*PROBLEM TO SOLVE:* In the summary of the paper on low-lying baryons below, translate this sentence into Spanish: "The study applies HEFT to connect experimental baryon data with lattice QCD simulations, providing a novel approach to determine resonance properties from lattice results."

*EXTRACT TO READ:*
****************************************

# Study of Low-Lying Baryons with Hamiltonian Effective Field Theory

**Authors:** Zhan-Wei Liu, Jonathan M. M. Hall, Waseem Kamleh, Derek B. Leinweber,, Finn M. Stokes, Anthony W. Thomas, Jia-Jun Wu

arXiv: 1701.08582 · 2017-01-31

## TL;DR

This paper uses Hamiltonian effective field theory to predict and analyze the finite-volume energy levels of low-lying baryons, comparing predictions with lattice QCD results to better understand baryon structure.

## Contribution

The study applies HEFT to connect experimental baryon data with lattice QCD simulations, providing a novel approach to determine resonance properties from lattice results.

## Key findings

- Excellent agreement between HEFT predictions and lattice QCD data.
- Finite-volume eigenstates can be used to extract resonance properties.
- Analysis clarifies the role of different Hamiltonian components in baryon states.

****************************************

*PROVIDED INFORMATION:*
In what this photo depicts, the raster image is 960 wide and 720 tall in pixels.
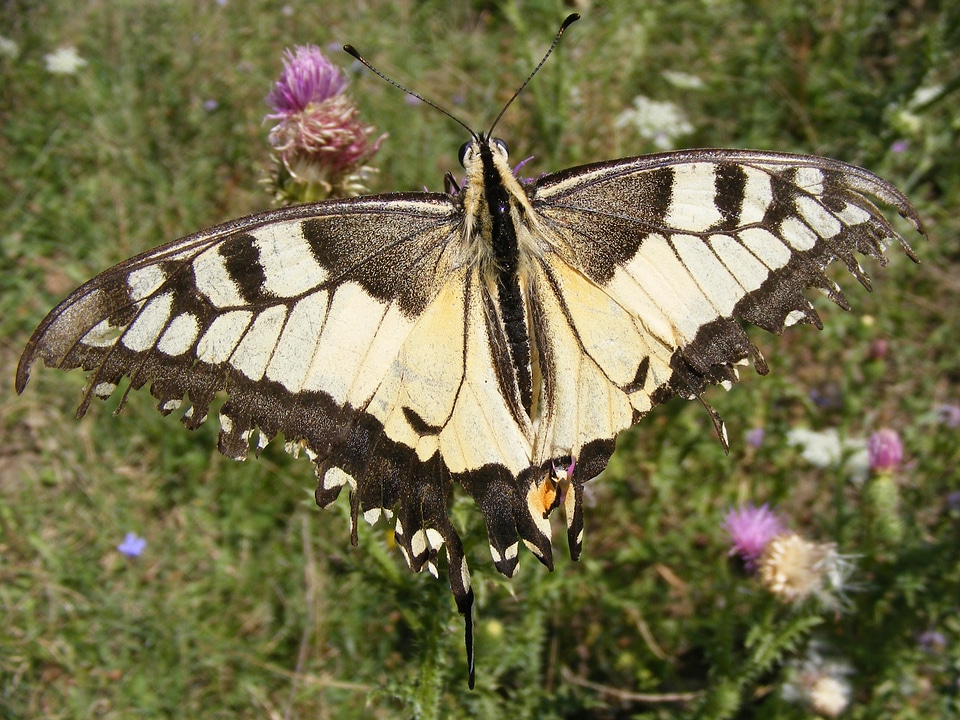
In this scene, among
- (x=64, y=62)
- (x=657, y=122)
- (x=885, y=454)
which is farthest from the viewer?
(x=64, y=62)

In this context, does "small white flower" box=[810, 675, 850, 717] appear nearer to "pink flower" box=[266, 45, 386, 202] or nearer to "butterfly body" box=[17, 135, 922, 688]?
"butterfly body" box=[17, 135, 922, 688]

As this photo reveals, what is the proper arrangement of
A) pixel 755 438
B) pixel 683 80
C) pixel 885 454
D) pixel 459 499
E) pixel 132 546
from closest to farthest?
1. pixel 459 499
2. pixel 885 454
3. pixel 132 546
4. pixel 755 438
5. pixel 683 80

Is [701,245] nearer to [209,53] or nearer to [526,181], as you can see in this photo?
[526,181]

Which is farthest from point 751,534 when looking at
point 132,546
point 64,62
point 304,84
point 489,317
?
point 64,62

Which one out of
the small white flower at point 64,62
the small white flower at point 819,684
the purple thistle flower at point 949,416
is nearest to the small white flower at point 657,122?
the purple thistle flower at point 949,416

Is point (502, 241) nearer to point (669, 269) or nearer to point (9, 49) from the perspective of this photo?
point (669, 269)

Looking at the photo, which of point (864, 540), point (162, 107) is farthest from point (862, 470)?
point (162, 107)
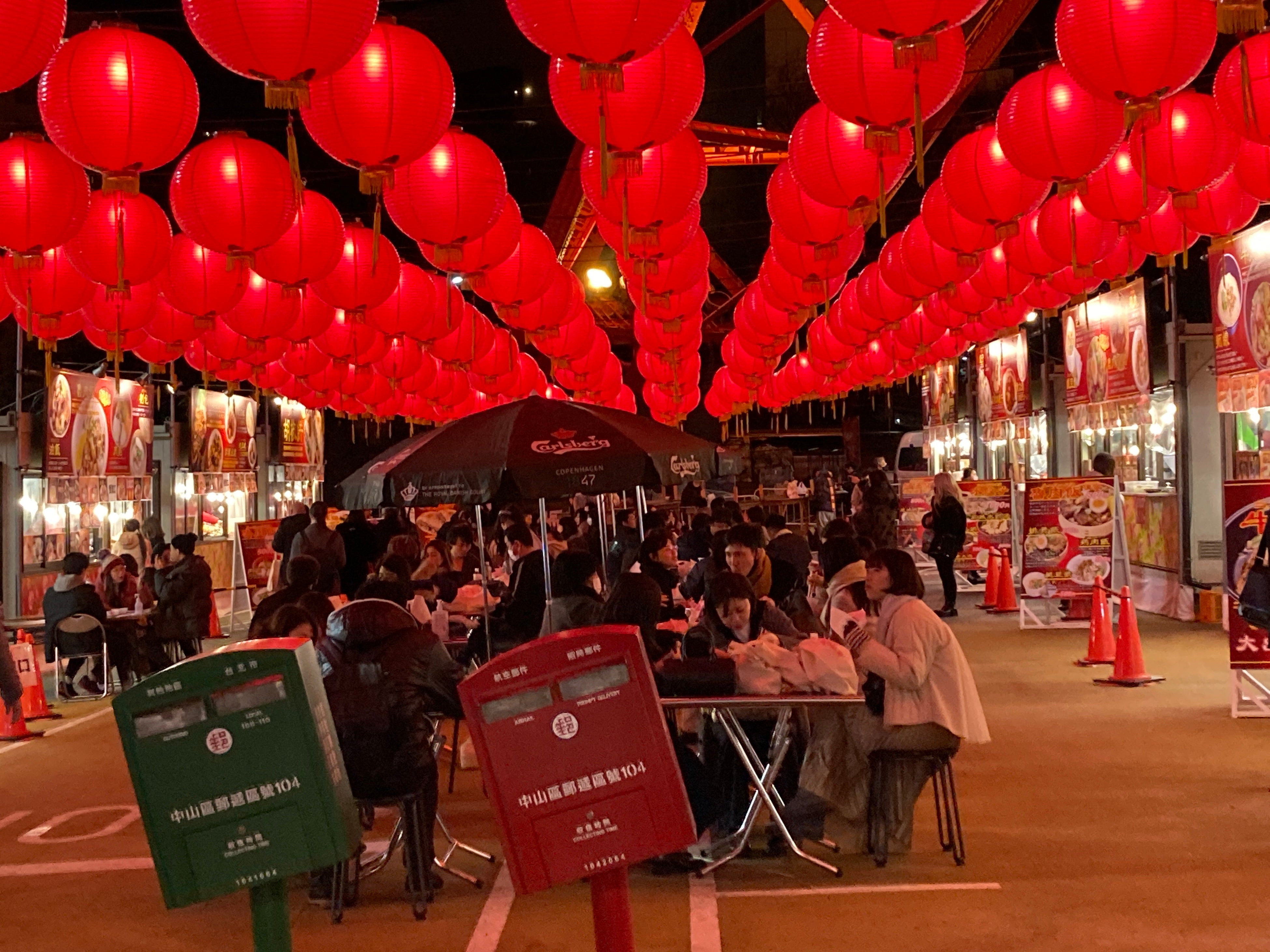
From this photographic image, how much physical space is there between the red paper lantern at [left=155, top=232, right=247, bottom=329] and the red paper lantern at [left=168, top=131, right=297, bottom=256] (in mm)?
1921

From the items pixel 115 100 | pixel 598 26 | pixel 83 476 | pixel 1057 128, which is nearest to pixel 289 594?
pixel 115 100

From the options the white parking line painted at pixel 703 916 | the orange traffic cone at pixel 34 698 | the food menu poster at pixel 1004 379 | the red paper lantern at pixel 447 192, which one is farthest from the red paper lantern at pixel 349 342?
the food menu poster at pixel 1004 379

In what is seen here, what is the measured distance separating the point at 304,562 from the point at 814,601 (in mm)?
6223

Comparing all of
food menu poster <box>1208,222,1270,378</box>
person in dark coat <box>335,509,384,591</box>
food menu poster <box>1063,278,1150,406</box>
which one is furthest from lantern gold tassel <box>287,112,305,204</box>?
food menu poster <box>1063,278,1150,406</box>

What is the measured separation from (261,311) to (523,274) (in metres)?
2.29

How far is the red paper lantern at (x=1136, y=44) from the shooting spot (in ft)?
19.2

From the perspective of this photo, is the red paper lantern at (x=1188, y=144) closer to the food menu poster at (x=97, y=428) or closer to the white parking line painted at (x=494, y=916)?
the white parking line painted at (x=494, y=916)

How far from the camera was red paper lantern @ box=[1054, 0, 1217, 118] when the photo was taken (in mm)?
5867

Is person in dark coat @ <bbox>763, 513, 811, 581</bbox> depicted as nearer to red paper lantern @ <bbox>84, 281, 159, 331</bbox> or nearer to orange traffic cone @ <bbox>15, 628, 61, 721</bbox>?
red paper lantern @ <bbox>84, 281, 159, 331</bbox>

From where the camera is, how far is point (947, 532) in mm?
18156

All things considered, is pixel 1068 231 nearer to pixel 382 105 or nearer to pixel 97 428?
pixel 382 105

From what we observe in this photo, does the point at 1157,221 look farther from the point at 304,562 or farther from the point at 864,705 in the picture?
the point at 304,562

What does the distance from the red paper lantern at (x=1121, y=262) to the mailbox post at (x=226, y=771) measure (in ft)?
27.8

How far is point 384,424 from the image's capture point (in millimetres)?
44875
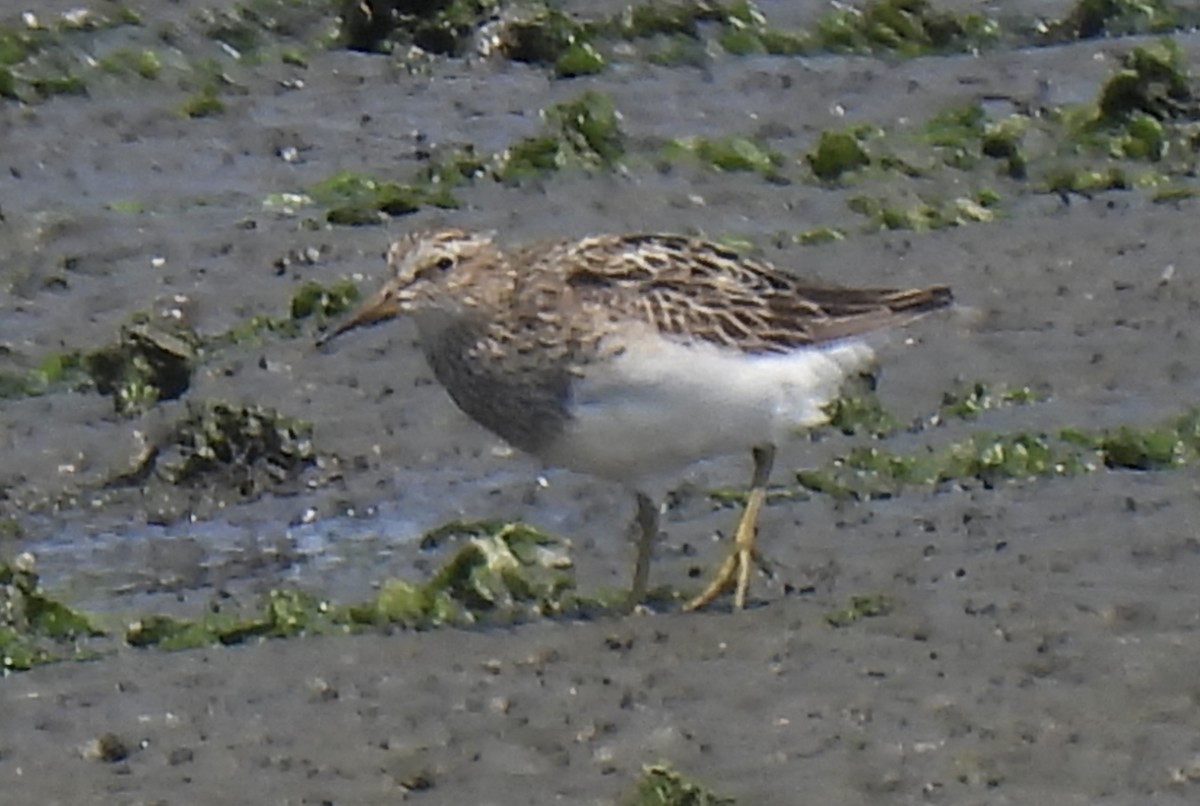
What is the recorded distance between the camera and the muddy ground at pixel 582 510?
7.01m

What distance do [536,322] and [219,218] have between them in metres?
3.97

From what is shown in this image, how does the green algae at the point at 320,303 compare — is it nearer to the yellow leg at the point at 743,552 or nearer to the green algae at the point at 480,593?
the green algae at the point at 480,593

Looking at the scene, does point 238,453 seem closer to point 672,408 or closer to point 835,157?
point 672,408

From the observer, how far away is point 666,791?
6.49m

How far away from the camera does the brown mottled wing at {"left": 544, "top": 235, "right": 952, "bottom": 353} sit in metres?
8.39

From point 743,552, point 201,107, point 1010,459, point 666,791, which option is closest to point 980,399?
point 1010,459

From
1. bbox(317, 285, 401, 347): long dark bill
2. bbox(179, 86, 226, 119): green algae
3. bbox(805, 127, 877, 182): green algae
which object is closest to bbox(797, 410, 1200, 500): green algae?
bbox(317, 285, 401, 347): long dark bill

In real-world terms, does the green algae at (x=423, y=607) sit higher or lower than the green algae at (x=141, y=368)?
higher

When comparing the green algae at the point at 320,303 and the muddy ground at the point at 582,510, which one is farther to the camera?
the green algae at the point at 320,303

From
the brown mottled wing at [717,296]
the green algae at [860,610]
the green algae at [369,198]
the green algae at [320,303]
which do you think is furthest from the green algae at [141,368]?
the green algae at [860,610]

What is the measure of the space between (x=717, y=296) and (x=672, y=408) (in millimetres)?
497

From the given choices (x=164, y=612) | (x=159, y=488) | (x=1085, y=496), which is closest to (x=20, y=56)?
(x=159, y=488)

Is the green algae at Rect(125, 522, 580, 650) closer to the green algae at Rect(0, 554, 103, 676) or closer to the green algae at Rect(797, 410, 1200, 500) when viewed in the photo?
the green algae at Rect(0, 554, 103, 676)

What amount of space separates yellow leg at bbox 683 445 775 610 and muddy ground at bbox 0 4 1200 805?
125mm
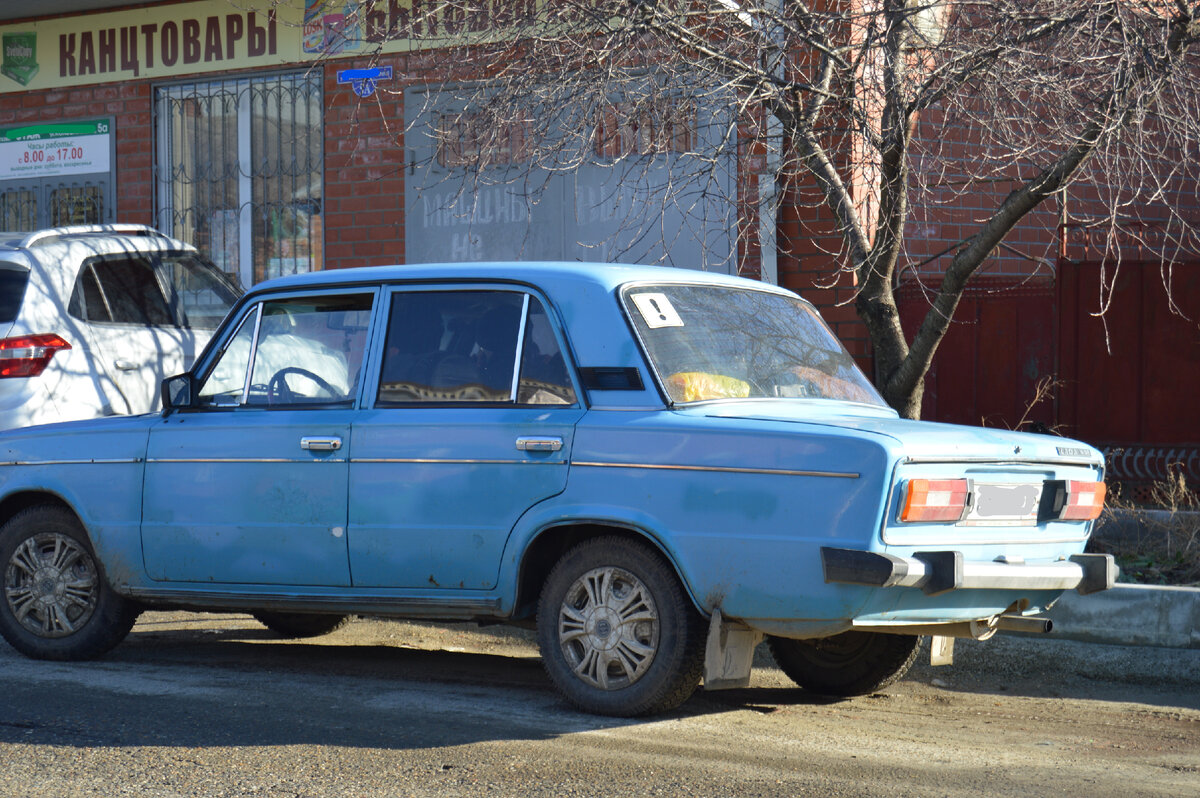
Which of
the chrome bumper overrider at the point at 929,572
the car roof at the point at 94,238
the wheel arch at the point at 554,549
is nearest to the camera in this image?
the chrome bumper overrider at the point at 929,572

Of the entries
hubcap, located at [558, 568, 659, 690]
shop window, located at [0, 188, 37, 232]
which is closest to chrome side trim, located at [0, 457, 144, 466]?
hubcap, located at [558, 568, 659, 690]

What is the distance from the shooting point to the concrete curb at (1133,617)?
6.80 meters

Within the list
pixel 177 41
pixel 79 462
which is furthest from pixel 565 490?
pixel 177 41

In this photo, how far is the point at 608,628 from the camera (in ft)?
17.5

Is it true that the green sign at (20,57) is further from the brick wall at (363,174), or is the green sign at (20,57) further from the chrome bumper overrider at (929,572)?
the chrome bumper overrider at (929,572)

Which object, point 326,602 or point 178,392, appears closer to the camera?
point 326,602

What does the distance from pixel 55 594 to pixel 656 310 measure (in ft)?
10.3

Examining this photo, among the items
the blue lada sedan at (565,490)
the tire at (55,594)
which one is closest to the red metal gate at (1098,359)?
the blue lada sedan at (565,490)

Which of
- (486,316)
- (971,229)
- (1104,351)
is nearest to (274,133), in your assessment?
(971,229)

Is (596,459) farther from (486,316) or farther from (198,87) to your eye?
(198,87)

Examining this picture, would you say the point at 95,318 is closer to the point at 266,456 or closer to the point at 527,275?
the point at 266,456

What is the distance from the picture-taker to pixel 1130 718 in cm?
585

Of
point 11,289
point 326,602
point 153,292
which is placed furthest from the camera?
point 153,292

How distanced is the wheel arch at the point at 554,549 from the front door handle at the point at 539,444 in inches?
11.0
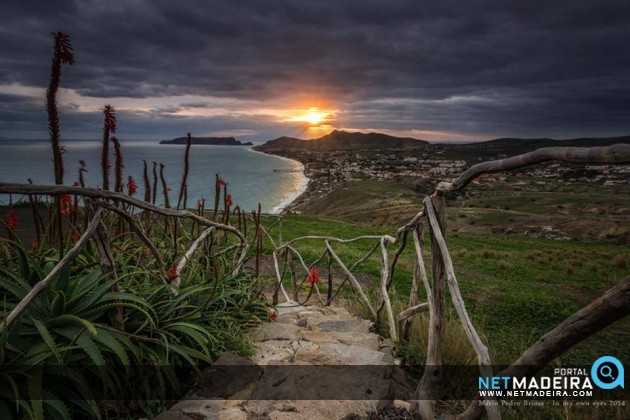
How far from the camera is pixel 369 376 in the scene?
254 cm

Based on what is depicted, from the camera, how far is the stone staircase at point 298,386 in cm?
220

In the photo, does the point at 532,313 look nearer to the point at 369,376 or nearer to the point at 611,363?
the point at 611,363

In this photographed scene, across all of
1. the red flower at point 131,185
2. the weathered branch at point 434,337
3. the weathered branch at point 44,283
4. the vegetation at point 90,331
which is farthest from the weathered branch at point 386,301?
the red flower at point 131,185

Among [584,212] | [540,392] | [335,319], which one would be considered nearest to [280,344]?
[335,319]

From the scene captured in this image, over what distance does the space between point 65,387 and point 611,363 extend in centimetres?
360

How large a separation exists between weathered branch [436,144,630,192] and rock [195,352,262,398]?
193 cm

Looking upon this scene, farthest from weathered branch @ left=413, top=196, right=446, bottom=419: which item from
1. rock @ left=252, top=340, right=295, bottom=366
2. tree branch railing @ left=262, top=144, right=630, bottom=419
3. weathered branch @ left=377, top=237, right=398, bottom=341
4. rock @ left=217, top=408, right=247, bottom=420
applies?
weathered branch @ left=377, top=237, right=398, bottom=341

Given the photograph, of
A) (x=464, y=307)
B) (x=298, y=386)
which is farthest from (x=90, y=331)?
(x=464, y=307)

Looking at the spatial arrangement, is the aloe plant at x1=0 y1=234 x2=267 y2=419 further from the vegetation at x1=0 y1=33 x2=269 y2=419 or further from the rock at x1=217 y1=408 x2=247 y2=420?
the rock at x1=217 y1=408 x2=247 y2=420

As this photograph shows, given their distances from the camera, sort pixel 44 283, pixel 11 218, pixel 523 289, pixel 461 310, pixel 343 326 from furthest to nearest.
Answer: pixel 523 289
pixel 343 326
pixel 11 218
pixel 461 310
pixel 44 283

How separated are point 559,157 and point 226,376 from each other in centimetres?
235

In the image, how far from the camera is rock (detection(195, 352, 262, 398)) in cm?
242

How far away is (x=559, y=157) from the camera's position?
160 centimetres

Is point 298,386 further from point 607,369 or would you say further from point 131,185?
point 131,185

****************************************

*RESPONSE FOR THIS EXERCISE:* El estudio aplica la HEFT para conectar los datos experimentales de bariones con las simulaciones de QCD en red, lo que ofrece un enfoque novedoso para determinar las propiedades de las resonancias a partir de los resultados en red.